ASK THE EXPERTS: Hydro Grounding


I’ve installed several small microhydro systems without including grounding. It doesn’t seem necessary or safe to create a ground in small isolated systems that generate just one target voltage. I think it only creates an extra way to get shocked. Big systems may deliberately use the earth as a conductor and grounding protects people from high pre-transformer voltage shocks. Am I right in my antigrounding stance?

Rob Endicott • via email

If everything is properly installed and working correctly in an “ungrounded” system, it will work fine. But if something goes wrong, there is nothing there to protect the users and components. It’s like driving a car without bumpers and seat belts—as long as you don’t get in an accident, you are OK. Grounding is there for when things go wrong.

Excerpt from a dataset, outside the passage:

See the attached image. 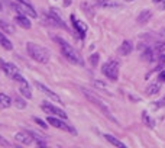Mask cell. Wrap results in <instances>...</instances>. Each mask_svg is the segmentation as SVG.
I'll return each instance as SVG.
<instances>
[{"instance_id":"d6986e66","label":"cell","mask_w":165,"mask_h":148,"mask_svg":"<svg viewBox=\"0 0 165 148\" xmlns=\"http://www.w3.org/2000/svg\"><path fill=\"white\" fill-rule=\"evenodd\" d=\"M0 45H2V47L4 48V50H12L13 48V45H12V42H10V41H9L7 38H6V35H4V32H2V31H0Z\"/></svg>"},{"instance_id":"f1b7e54d","label":"cell","mask_w":165,"mask_h":148,"mask_svg":"<svg viewBox=\"0 0 165 148\" xmlns=\"http://www.w3.org/2000/svg\"><path fill=\"white\" fill-rule=\"evenodd\" d=\"M0 145H6V147H10V142H9L7 140H4V138H2V136H0Z\"/></svg>"},{"instance_id":"836d02e7","label":"cell","mask_w":165,"mask_h":148,"mask_svg":"<svg viewBox=\"0 0 165 148\" xmlns=\"http://www.w3.org/2000/svg\"><path fill=\"white\" fill-rule=\"evenodd\" d=\"M161 9H165V0H162V2H161Z\"/></svg>"},{"instance_id":"4316f807","label":"cell","mask_w":165,"mask_h":148,"mask_svg":"<svg viewBox=\"0 0 165 148\" xmlns=\"http://www.w3.org/2000/svg\"><path fill=\"white\" fill-rule=\"evenodd\" d=\"M94 86H96V87H99V89H103V90H107V84H104V83H103V81H99V80H96L93 83Z\"/></svg>"},{"instance_id":"7402d4cb","label":"cell","mask_w":165,"mask_h":148,"mask_svg":"<svg viewBox=\"0 0 165 148\" xmlns=\"http://www.w3.org/2000/svg\"><path fill=\"white\" fill-rule=\"evenodd\" d=\"M142 121L148 128H155V121L148 115V112H142Z\"/></svg>"},{"instance_id":"484cf974","label":"cell","mask_w":165,"mask_h":148,"mask_svg":"<svg viewBox=\"0 0 165 148\" xmlns=\"http://www.w3.org/2000/svg\"><path fill=\"white\" fill-rule=\"evenodd\" d=\"M99 60H100V55H99L97 52H94V54H91V55H90V64H91L93 67H97Z\"/></svg>"},{"instance_id":"e0dca14e","label":"cell","mask_w":165,"mask_h":148,"mask_svg":"<svg viewBox=\"0 0 165 148\" xmlns=\"http://www.w3.org/2000/svg\"><path fill=\"white\" fill-rule=\"evenodd\" d=\"M161 90V84L159 83H151V84L146 87V94L148 96H154V94H158Z\"/></svg>"},{"instance_id":"cb8c5ba5","label":"cell","mask_w":165,"mask_h":148,"mask_svg":"<svg viewBox=\"0 0 165 148\" xmlns=\"http://www.w3.org/2000/svg\"><path fill=\"white\" fill-rule=\"evenodd\" d=\"M96 3L103 6V7H113V6H117V3H114L112 0H96Z\"/></svg>"},{"instance_id":"52a82bcc","label":"cell","mask_w":165,"mask_h":148,"mask_svg":"<svg viewBox=\"0 0 165 148\" xmlns=\"http://www.w3.org/2000/svg\"><path fill=\"white\" fill-rule=\"evenodd\" d=\"M42 110L48 115H52V116H58V118H62V119H67V113L64 112L62 109H59L57 106L51 105V103H42Z\"/></svg>"},{"instance_id":"30bf717a","label":"cell","mask_w":165,"mask_h":148,"mask_svg":"<svg viewBox=\"0 0 165 148\" xmlns=\"http://www.w3.org/2000/svg\"><path fill=\"white\" fill-rule=\"evenodd\" d=\"M0 67H2V70L4 71V74H6L7 77H10V79H12L15 74H17V73H19V70H17L16 65H13L12 63L4 61L3 58H0Z\"/></svg>"},{"instance_id":"1f68e13d","label":"cell","mask_w":165,"mask_h":148,"mask_svg":"<svg viewBox=\"0 0 165 148\" xmlns=\"http://www.w3.org/2000/svg\"><path fill=\"white\" fill-rule=\"evenodd\" d=\"M159 80H161V81H165V70H162V71L159 73Z\"/></svg>"},{"instance_id":"ba28073f","label":"cell","mask_w":165,"mask_h":148,"mask_svg":"<svg viewBox=\"0 0 165 148\" xmlns=\"http://www.w3.org/2000/svg\"><path fill=\"white\" fill-rule=\"evenodd\" d=\"M12 6L15 9H17V12L21 13V15H26V16H29V17H38V13H36L35 7H30V6H28V4L19 3V2L13 3Z\"/></svg>"},{"instance_id":"44dd1931","label":"cell","mask_w":165,"mask_h":148,"mask_svg":"<svg viewBox=\"0 0 165 148\" xmlns=\"http://www.w3.org/2000/svg\"><path fill=\"white\" fill-rule=\"evenodd\" d=\"M0 29L3 31V32H6V34H15L13 26L10 23H7L6 21H3V19H0Z\"/></svg>"},{"instance_id":"4fadbf2b","label":"cell","mask_w":165,"mask_h":148,"mask_svg":"<svg viewBox=\"0 0 165 148\" xmlns=\"http://www.w3.org/2000/svg\"><path fill=\"white\" fill-rule=\"evenodd\" d=\"M28 17L29 16H26V15H17V16H15V22H16L19 26L25 28V29H30V28H32V23H30V21Z\"/></svg>"},{"instance_id":"6da1fadb","label":"cell","mask_w":165,"mask_h":148,"mask_svg":"<svg viewBox=\"0 0 165 148\" xmlns=\"http://www.w3.org/2000/svg\"><path fill=\"white\" fill-rule=\"evenodd\" d=\"M55 41L59 44L61 52H62V55L70 61V63L77 64V65H81V67L84 65V61H83V58H81V55L74 50V47H71L67 41H64L62 38H58V36H55Z\"/></svg>"},{"instance_id":"3957f363","label":"cell","mask_w":165,"mask_h":148,"mask_svg":"<svg viewBox=\"0 0 165 148\" xmlns=\"http://www.w3.org/2000/svg\"><path fill=\"white\" fill-rule=\"evenodd\" d=\"M81 92L84 93V96H85L87 99H89V100L91 102L93 105H96V106L99 107V109L102 110V112H103V115H104L106 118H109L110 121H112V122L117 123V119H116V118L113 116V115H112V112H110V109H109V106H107L106 103H104V102L102 100V99H99L97 96H96V94H93L91 92H89L87 89H84V87H81Z\"/></svg>"},{"instance_id":"d590c367","label":"cell","mask_w":165,"mask_h":148,"mask_svg":"<svg viewBox=\"0 0 165 148\" xmlns=\"http://www.w3.org/2000/svg\"><path fill=\"white\" fill-rule=\"evenodd\" d=\"M126 2H133V0H126Z\"/></svg>"},{"instance_id":"f546056e","label":"cell","mask_w":165,"mask_h":148,"mask_svg":"<svg viewBox=\"0 0 165 148\" xmlns=\"http://www.w3.org/2000/svg\"><path fill=\"white\" fill-rule=\"evenodd\" d=\"M16 2L23 3V4H28V6H30V7H34V6H32V3H30V0H16Z\"/></svg>"},{"instance_id":"ffe728a7","label":"cell","mask_w":165,"mask_h":148,"mask_svg":"<svg viewBox=\"0 0 165 148\" xmlns=\"http://www.w3.org/2000/svg\"><path fill=\"white\" fill-rule=\"evenodd\" d=\"M104 138H106V140L109 141L112 145H114V147H119V148H125V147H126V145L123 144L122 141H119L117 138H114L113 135H109V134H106V135H104Z\"/></svg>"},{"instance_id":"9a60e30c","label":"cell","mask_w":165,"mask_h":148,"mask_svg":"<svg viewBox=\"0 0 165 148\" xmlns=\"http://www.w3.org/2000/svg\"><path fill=\"white\" fill-rule=\"evenodd\" d=\"M140 48H144L142 58H144L145 61H149V63H151V61H154V60H155V51H154L151 47H145V45L142 47V45H140Z\"/></svg>"},{"instance_id":"9c48e42d","label":"cell","mask_w":165,"mask_h":148,"mask_svg":"<svg viewBox=\"0 0 165 148\" xmlns=\"http://www.w3.org/2000/svg\"><path fill=\"white\" fill-rule=\"evenodd\" d=\"M15 140L23 145H30L34 142V136L30 135L29 131H19L15 134Z\"/></svg>"},{"instance_id":"d6a6232c","label":"cell","mask_w":165,"mask_h":148,"mask_svg":"<svg viewBox=\"0 0 165 148\" xmlns=\"http://www.w3.org/2000/svg\"><path fill=\"white\" fill-rule=\"evenodd\" d=\"M64 4H65V6H70V4H71V0H64Z\"/></svg>"},{"instance_id":"7c38bea8","label":"cell","mask_w":165,"mask_h":148,"mask_svg":"<svg viewBox=\"0 0 165 148\" xmlns=\"http://www.w3.org/2000/svg\"><path fill=\"white\" fill-rule=\"evenodd\" d=\"M71 22H72V25H74V28H76V31L78 32V35H80V38L83 39L85 36V32H87V25H85L84 22L77 21L74 15H71Z\"/></svg>"},{"instance_id":"7a4b0ae2","label":"cell","mask_w":165,"mask_h":148,"mask_svg":"<svg viewBox=\"0 0 165 148\" xmlns=\"http://www.w3.org/2000/svg\"><path fill=\"white\" fill-rule=\"evenodd\" d=\"M26 51H28V55H29L30 58L41 64H47L49 61V51L47 48L38 45V44L28 42L26 44Z\"/></svg>"},{"instance_id":"8992f818","label":"cell","mask_w":165,"mask_h":148,"mask_svg":"<svg viewBox=\"0 0 165 148\" xmlns=\"http://www.w3.org/2000/svg\"><path fill=\"white\" fill-rule=\"evenodd\" d=\"M48 123H49V125H52V127H55V128H58V129L71 132V134H74V135L77 134L76 129H74L72 127H70L68 123H65L64 121H61V119H58V118H55V116H52V115H49V116H48Z\"/></svg>"},{"instance_id":"603a6c76","label":"cell","mask_w":165,"mask_h":148,"mask_svg":"<svg viewBox=\"0 0 165 148\" xmlns=\"http://www.w3.org/2000/svg\"><path fill=\"white\" fill-rule=\"evenodd\" d=\"M19 92H21V93L23 94L26 99H30V98H32V93H30L28 83H25V84H21V87H19Z\"/></svg>"},{"instance_id":"5b68a950","label":"cell","mask_w":165,"mask_h":148,"mask_svg":"<svg viewBox=\"0 0 165 148\" xmlns=\"http://www.w3.org/2000/svg\"><path fill=\"white\" fill-rule=\"evenodd\" d=\"M45 19H47V21H49V23H51V25H55V26H59V28H64V29H67V25H65V22L62 21V17H61L59 12L55 7L49 9V15H48Z\"/></svg>"},{"instance_id":"277c9868","label":"cell","mask_w":165,"mask_h":148,"mask_svg":"<svg viewBox=\"0 0 165 148\" xmlns=\"http://www.w3.org/2000/svg\"><path fill=\"white\" fill-rule=\"evenodd\" d=\"M102 73L107 79L116 81L119 79V63L116 60H110V61L104 63L102 67Z\"/></svg>"},{"instance_id":"2e32d148","label":"cell","mask_w":165,"mask_h":148,"mask_svg":"<svg viewBox=\"0 0 165 148\" xmlns=\"http://www.w3.org/2000/svg\"><path fill=\"white\" fill-rule=\"evenodd\" d=\"M133 50V45H132L131 41H123L120 48H119V54L120 55H129Z\"/></svg>"},{"instance_id":"5bb4252c","label":"cell","mask_w":165,"mask_h":148,"mask_svg":"<svg viewBox=\"0 0 165 148\" xmlns=\"http://www.w3.org/2000/svg\"><path fill=\"white\" fill-rule=\"evenodd\" d=\"M151 17H152V12H151V10H148V9H144V10L138 15L136 21H138V23H139V25H145L148 21H151Z\"/></svg>"},{"instance_id":"e575fe53","label":"cell","mask_w":165,"mask_h":148,"mask_svg":"<svg viewBox=\"0 0 165 148\" xmlns=\"http://www.w3.org/2000/svg\"><path fill=\"white\" fill-rule=\"evenodd\" d=\"M0 10H3V6H2V3H0Z\"/></svg>"},{"instance_id":"4dcf8cb0","label":"cell","mask_w":165,"mask_h":148,"mask_svg":"<svg viewBox=\"0 0 165 148\" xmlns=\"http://www.w3.org/2000/svg\"><path fill=\"white\" fill-rule=\"evenodd\" d=\"M155 106H157V107H159V106H165V96L161 99V100H158V103Z\"/></svg>"},{"instance_id":"ac0fdd59","label":"cell","mask_w":165,"mask_h":148,"mask_svg":"<svg viewBox=\"0 0 165 148\" xmlns=\"http://www.w3.org/2000/svg\"><path fill=\"white\" fill-rule=\"evenodd\" d=\"M12 103L13 102H12V99H10V96H7V94H4V93H0V107L7 109V107H10Z\"/></svg>"},{"instance_id":"8fae6325","label":"cell","mask_w":165,"mask_h":148,"mask_svg":"<svg viewBox=\"0 0 165 148\" xmlns=\"http://www.w3.org/2000/svg\"><path fill=\"white\" fill-rule=\"evenodd\" d=\"M35 86H36V87H38V89L41 90L42 93H45V94H47V96H48L49 99H52L54 102L62 103V102H61V98H59L58 94H57V93H54V92H52L51 89H48V87H47L45 84H42V83H39V81H35Z\"/></svg>"},{"instance_id":"83f0119b","label":"cell","mask_w":165,"mask_h":148,"mask_svg":"<svg viewBox=\"0 0 165 148\" xmlns=\"http://www.w3.org/2000/svg\"><path fill=\"white\" fill-rule=\"evenodd\" d=\"M34 121H35L36 123H38V125H39L41 128H44V129H47V127H48V125H47L45 122H44L42 119H39V118H34Z\"/></svg>"},{"instance_id":"d4e9b609","label":"cell","mask_w":165,"mask_h":148,"mask_svg":"<svg viewBox=\"0 0 165 148\" xmlns=\"http://www.w3.org/2000/svg\"><path fill=\"white\" fill-rule=\"evenodd\" d=\"M13 102H15V105H16V107H19V109H25V107H26V102L23 100L22 98H19V96H16Z\"/></svg>"}]
</instances>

Grounding can be confusing, but it is important for all electrical systems—even in small, low-voltage hydro systems. While it is true that there is much less shock potential from a low-voltage system, that is only one reason why systems require grounding. Grounding reduces the hazard potential through several different means:

  • Connecting the electrical system to grounding electrodes (ground rod) bleeds away any stray voltages so they won’t damage sensitive electronics.
  • Connecting all of the metal enclosures and conduit in the system with an additional grounding conductor provides a safe path for electricity to flow when a fault occurs, to prevent shock and fires.
  • Connecting one of the electrical conductors (in DC systems, usually the negative conductor) to the ground system allows the breakers to trip or fuses to blow when a fault occurs. This protects the system and users, and makes it obvious if there is a problem with the system. This connection must be done at one point only in the system to avoid ground loops (unwanted current on the grounding system), which can be caused by parallel paths to ground.

The National Electrical Code (NEC) allows DC systems operating at 50 volts or less to be “ungrounded,” but this only means the DC negative conductor is not intentionally connected to the grounding system. A ground rod and ground conductors connecting all the metal enclosures and conduit are still required. In addition, since both the negative and positive conductors are now “ungrounded,” the NEC then requires overcurrent protection and disconnect devices in both the positive and negative conductors. This adds significant cost and complexity to a system, so grounding the DC negative conductor is usually preferred. 

In summary, a microhydro system without grounding can work, but a system with proper grounding will be safer and less likely to be damaged when a problem occurs. See my article on grounding in HP118 for more explanation and information.